(Excerpts from a spatial reasoning dataset)
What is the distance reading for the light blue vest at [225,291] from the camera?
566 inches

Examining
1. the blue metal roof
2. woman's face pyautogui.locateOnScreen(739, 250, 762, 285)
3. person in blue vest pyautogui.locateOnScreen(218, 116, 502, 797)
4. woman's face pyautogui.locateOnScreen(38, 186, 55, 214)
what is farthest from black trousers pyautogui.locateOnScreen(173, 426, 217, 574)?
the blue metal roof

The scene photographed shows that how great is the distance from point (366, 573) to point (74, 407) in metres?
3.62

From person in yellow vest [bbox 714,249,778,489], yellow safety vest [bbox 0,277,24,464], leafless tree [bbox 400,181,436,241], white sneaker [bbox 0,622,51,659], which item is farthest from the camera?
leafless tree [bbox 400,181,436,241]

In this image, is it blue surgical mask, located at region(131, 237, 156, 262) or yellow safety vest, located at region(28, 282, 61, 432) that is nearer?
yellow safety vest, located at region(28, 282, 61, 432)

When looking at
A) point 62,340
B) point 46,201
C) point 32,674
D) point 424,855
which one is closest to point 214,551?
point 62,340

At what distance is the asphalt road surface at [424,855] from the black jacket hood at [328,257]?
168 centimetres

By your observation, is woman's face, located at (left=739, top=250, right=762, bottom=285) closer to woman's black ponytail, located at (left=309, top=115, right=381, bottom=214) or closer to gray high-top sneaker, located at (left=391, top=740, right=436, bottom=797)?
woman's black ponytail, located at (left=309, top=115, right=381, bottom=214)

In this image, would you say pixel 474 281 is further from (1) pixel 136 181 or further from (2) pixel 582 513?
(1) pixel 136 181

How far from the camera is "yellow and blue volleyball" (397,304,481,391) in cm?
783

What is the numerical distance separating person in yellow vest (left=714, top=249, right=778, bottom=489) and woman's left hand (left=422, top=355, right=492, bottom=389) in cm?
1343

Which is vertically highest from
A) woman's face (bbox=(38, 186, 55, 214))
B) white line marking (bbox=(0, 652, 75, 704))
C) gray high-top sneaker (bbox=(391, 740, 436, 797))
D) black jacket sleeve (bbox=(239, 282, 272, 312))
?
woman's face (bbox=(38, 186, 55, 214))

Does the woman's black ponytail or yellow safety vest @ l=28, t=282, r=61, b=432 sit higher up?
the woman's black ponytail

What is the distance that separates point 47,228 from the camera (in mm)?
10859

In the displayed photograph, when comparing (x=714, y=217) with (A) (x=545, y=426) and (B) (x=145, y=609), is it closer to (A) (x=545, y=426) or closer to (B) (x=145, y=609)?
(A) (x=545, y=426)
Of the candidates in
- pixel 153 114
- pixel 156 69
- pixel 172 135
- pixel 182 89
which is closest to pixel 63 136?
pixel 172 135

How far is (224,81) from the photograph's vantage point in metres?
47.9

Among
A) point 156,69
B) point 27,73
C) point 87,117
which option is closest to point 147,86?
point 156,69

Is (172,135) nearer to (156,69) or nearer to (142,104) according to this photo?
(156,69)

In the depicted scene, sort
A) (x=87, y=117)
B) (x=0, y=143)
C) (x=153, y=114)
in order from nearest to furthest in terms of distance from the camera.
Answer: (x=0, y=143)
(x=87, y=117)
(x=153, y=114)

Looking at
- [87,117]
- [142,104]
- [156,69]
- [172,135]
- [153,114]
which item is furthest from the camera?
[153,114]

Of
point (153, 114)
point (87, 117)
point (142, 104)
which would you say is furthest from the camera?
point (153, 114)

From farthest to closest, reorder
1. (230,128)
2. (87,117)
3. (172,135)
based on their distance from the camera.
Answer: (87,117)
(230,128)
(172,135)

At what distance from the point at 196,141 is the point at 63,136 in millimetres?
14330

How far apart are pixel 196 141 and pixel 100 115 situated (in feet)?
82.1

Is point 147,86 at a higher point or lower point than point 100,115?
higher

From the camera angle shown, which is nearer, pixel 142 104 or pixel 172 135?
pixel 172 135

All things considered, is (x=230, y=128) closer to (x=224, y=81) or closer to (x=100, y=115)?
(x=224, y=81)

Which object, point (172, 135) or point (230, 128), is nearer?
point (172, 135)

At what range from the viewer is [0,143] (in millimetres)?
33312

* * *

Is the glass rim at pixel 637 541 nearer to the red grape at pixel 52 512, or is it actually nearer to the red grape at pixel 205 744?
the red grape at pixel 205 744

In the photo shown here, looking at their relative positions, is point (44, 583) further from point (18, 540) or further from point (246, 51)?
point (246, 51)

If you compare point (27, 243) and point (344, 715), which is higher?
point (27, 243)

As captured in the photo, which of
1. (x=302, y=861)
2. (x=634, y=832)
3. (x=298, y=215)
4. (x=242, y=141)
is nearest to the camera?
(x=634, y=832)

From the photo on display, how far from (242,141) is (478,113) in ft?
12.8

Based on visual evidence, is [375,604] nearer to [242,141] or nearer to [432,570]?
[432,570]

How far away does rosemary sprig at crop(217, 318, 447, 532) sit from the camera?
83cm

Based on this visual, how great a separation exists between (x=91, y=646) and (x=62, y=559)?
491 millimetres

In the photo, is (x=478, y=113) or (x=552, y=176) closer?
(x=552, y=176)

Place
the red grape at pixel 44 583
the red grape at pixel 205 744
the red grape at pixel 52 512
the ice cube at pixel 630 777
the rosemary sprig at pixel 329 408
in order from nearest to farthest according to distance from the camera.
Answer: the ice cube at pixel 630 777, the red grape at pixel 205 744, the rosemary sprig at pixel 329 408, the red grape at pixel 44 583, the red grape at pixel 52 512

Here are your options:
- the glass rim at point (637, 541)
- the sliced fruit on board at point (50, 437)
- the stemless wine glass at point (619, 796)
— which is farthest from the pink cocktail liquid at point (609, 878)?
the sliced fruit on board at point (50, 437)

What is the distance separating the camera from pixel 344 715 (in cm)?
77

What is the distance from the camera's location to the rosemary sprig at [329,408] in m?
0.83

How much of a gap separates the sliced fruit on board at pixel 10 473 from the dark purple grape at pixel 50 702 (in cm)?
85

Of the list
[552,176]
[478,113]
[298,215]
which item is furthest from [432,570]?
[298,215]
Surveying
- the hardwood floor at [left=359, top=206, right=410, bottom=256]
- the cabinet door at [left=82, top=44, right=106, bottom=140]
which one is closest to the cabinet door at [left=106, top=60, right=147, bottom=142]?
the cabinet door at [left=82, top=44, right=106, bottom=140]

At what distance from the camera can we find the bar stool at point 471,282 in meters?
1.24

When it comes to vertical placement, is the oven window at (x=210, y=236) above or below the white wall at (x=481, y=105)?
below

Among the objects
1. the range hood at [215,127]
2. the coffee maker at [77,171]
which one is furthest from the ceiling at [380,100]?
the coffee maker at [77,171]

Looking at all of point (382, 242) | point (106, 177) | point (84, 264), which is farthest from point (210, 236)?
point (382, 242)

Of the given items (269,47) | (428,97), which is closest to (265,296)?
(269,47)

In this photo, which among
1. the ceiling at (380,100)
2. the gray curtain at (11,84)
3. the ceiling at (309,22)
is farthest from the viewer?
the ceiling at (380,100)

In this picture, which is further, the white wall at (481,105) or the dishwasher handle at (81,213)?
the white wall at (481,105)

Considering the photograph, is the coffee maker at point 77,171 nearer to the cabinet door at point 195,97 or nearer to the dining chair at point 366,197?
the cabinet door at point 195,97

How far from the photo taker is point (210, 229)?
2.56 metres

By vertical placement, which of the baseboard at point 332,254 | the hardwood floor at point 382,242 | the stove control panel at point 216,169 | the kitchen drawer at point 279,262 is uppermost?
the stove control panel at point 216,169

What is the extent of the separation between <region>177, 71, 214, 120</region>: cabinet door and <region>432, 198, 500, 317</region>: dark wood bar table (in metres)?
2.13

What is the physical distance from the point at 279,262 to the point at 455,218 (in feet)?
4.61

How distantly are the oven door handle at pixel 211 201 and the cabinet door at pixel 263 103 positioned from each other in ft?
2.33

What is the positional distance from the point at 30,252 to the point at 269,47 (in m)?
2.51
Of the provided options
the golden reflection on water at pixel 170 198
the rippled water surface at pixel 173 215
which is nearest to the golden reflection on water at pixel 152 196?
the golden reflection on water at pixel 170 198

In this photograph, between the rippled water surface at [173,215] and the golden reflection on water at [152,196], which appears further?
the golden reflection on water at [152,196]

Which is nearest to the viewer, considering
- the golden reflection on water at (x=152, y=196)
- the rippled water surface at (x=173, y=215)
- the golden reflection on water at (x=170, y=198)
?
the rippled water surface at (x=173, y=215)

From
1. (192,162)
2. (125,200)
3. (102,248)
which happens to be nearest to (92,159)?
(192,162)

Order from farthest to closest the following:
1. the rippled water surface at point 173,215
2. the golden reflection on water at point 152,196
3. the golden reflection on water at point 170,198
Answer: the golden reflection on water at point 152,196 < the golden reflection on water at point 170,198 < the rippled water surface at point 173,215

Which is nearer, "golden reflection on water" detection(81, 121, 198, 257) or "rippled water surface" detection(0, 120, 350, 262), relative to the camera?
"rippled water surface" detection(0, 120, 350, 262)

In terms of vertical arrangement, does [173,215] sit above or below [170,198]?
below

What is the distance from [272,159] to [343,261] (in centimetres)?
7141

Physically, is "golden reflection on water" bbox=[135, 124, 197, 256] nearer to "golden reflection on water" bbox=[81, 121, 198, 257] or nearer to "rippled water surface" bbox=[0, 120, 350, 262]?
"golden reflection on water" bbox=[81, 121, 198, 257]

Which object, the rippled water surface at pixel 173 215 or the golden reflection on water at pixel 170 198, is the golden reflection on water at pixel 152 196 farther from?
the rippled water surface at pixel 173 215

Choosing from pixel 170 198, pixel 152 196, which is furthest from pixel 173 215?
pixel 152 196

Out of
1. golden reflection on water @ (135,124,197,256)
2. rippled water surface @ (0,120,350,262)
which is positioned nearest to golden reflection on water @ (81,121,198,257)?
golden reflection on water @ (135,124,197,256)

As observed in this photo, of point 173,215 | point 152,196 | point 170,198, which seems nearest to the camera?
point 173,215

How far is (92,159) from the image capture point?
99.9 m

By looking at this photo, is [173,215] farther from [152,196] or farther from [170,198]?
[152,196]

YOUR OBJECTIVE
Extract each line of the data above that contains the word "scene".

WRITTEN RESPONSE
The scene photographed shows that how great is the distance from point (366, 573) to point (74, 407) in metres?
In the depicted scene, sort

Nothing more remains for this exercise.